> [Document section]:
A multicenter, randomized, open-label, parallel-group trial.
To investigate interbody bone fusion rates in titanium-coated polyetheretherketone (TiPEEK) and polyetheretherketone (PEEK) cages after posterior lumbar interbody fusion (PLIF) surgery.
Previous clinical studies have not revealed any significant difference in bone fusion rates between TiPEEK and PEEK cages.
During one-level PLIF surgery, 149 patients (84 men, 65 women, mean age 67 years) were randomly allocated to use either a TiPEEK cage (n = 69) or PEEK cage (n = 80). Blinded radiographic evaluations were performed using computed tomography (CT) and assessed by modified intention-to-treat (mITT) analysis in 149 cases and per-protocol (PP) analysis in 143 cases who were followed for 12 months. Clinical outcomes were assessed using the Japanese Orthopaedic Association Back Pain Evaluation Questionnaire (JOABPEQ) and the Oswestry Disability Index (ODI).
The interbody union rate at 12 months after surgery was 45% owing to a very strict definition of bone fusion. The rates of bone fusion were significantly higher at 4 and 6 months after surgery in the TiPEEK group than in the PEEK group in the unadjusted mITT analysis and were significantly higher at 6 months in the unadjusted PP analysis. Binary logistic regression analysis adjusted for sex, age, body mass index, bone mineral density, and surgical level showed that using a TiPEEK cage (odds ratio, 2.27; 95% confidence interval: 1.09-4.74; p = 0.03) was independently associated with bone fusion at 6 months after surgery. JOABPEQ and ODI results improved postoperatively in both groups.
Using the TiPEEK cage for PLIF enabled the maintenance of better bone fusion to the endplate than using the PEEK cage at 6 months after the surgery. Our findings suggest the possibility of an earlier return to rigorous work or sports by the use of TiPEEK cage.

> [Listed records]:

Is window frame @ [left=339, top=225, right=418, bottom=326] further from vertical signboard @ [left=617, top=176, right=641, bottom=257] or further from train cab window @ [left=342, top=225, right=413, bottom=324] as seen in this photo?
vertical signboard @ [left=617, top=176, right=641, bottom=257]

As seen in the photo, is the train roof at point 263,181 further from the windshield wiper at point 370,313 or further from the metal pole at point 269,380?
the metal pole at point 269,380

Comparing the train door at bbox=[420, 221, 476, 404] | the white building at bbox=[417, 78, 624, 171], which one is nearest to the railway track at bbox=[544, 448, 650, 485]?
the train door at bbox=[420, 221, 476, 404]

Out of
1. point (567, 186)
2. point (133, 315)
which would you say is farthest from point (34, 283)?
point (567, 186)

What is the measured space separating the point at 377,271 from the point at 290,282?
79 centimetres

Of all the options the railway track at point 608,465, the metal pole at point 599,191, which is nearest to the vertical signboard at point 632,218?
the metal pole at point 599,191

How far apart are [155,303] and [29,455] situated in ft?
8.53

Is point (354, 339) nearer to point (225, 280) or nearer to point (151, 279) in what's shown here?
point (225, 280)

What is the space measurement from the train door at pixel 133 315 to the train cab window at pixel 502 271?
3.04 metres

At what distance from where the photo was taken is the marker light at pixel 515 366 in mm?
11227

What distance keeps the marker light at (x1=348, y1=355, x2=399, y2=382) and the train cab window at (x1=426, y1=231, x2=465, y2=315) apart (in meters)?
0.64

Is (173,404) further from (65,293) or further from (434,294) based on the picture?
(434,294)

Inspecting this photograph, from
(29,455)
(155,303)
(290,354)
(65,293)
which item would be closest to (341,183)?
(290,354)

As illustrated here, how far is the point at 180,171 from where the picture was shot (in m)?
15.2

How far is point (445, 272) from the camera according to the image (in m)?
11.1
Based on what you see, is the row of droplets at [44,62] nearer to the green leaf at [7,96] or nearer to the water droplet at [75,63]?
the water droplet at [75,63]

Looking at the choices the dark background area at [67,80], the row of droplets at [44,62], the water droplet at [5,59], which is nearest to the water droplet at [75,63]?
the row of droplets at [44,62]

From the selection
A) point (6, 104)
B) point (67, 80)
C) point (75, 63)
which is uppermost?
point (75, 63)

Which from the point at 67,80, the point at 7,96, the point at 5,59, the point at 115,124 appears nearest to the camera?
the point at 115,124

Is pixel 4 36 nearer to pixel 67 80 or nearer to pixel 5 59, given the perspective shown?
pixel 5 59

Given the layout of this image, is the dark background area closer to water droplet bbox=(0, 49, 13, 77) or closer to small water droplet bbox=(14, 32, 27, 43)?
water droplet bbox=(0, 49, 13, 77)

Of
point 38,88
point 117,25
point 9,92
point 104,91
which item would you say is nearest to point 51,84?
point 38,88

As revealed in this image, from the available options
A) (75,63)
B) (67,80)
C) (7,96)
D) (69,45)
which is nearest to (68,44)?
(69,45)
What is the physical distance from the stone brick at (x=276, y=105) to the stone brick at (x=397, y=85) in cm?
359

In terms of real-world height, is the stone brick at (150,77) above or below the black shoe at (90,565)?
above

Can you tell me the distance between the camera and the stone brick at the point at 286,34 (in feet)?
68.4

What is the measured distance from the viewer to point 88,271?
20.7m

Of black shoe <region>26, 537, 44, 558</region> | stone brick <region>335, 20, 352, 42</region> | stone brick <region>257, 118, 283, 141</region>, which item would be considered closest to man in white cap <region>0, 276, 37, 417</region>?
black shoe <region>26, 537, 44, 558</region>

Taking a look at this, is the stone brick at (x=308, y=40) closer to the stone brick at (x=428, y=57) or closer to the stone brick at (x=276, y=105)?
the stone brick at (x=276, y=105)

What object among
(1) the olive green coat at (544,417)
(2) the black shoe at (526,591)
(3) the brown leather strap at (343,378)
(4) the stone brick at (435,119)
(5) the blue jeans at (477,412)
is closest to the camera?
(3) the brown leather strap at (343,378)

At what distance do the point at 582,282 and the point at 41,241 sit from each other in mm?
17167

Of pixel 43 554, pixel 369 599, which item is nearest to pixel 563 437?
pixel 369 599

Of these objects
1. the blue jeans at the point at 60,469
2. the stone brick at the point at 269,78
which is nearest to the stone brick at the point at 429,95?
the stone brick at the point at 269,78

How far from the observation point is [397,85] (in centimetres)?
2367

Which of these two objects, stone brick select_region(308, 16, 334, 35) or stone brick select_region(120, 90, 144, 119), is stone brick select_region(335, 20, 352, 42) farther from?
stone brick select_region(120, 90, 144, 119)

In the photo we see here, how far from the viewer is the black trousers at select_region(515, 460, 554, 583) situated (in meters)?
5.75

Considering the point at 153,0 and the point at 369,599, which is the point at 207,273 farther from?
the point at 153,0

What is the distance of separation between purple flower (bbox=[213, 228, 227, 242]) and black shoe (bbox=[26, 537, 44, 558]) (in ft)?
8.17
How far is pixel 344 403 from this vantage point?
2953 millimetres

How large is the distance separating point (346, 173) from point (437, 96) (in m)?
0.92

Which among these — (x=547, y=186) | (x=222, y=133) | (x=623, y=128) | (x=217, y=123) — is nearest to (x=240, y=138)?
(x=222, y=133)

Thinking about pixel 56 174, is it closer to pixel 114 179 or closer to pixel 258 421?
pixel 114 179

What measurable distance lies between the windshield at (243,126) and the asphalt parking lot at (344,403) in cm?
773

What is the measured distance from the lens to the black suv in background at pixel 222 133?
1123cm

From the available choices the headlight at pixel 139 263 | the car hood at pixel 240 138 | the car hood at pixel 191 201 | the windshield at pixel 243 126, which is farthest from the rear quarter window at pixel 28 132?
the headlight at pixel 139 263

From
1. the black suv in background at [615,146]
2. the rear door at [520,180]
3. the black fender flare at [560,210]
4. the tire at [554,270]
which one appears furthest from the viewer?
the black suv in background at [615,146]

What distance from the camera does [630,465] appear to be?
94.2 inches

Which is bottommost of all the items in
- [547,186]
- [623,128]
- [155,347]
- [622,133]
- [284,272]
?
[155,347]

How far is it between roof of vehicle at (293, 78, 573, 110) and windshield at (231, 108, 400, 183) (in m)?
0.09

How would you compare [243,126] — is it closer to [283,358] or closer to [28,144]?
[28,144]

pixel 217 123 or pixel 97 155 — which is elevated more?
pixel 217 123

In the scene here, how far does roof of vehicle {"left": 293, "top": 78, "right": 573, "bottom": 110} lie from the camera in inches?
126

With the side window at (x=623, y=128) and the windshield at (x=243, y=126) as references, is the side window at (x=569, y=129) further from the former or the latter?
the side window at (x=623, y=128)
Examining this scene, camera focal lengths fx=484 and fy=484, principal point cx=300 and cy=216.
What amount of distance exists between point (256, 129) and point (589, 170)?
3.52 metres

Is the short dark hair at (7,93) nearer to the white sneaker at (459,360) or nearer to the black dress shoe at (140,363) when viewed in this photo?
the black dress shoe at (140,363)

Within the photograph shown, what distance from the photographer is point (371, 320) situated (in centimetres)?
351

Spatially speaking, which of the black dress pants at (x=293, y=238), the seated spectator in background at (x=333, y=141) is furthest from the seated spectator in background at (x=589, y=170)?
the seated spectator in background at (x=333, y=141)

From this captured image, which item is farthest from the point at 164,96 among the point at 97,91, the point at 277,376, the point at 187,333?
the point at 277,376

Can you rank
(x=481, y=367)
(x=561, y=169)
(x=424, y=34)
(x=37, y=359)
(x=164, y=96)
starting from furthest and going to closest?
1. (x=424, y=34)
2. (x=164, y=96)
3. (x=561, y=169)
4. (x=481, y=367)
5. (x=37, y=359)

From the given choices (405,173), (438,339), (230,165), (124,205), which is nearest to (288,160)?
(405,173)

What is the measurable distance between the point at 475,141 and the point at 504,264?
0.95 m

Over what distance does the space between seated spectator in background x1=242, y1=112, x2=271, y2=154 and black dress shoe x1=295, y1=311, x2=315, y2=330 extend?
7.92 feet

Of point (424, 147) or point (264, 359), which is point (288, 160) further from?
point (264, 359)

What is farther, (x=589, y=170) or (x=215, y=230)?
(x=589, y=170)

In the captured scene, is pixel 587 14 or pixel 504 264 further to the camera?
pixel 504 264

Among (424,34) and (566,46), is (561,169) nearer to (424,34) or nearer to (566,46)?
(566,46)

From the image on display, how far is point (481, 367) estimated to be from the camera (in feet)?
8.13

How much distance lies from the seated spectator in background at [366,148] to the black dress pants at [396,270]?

> [Activities]:
[1] Duplicate the part of the trial summary that begins at the words "A multicenter, randomized, open-label, parallel-group" and stops after "and PEEK cages.".
[2] List every factor that the trial summary says the binary logistic regression analysis was adjusted for.

> [Exercise answers]:
[1]
A multicenter, randomized, open-label, parallel-group trial.
To investigate interbody bone fusion rates in titanium-coated polyetheretherketone (TiPEEK) and polyetheretherketone (PEEK) cages after posterior lumbar interbody fusion (PLIF) surgery.
Previous clinical studies have not revealed any significant difference in bone fusion rates between TiPEEK and PEEK cages.

[2]
- sex
- age
- body mass index
- bone mineral density
- surgical level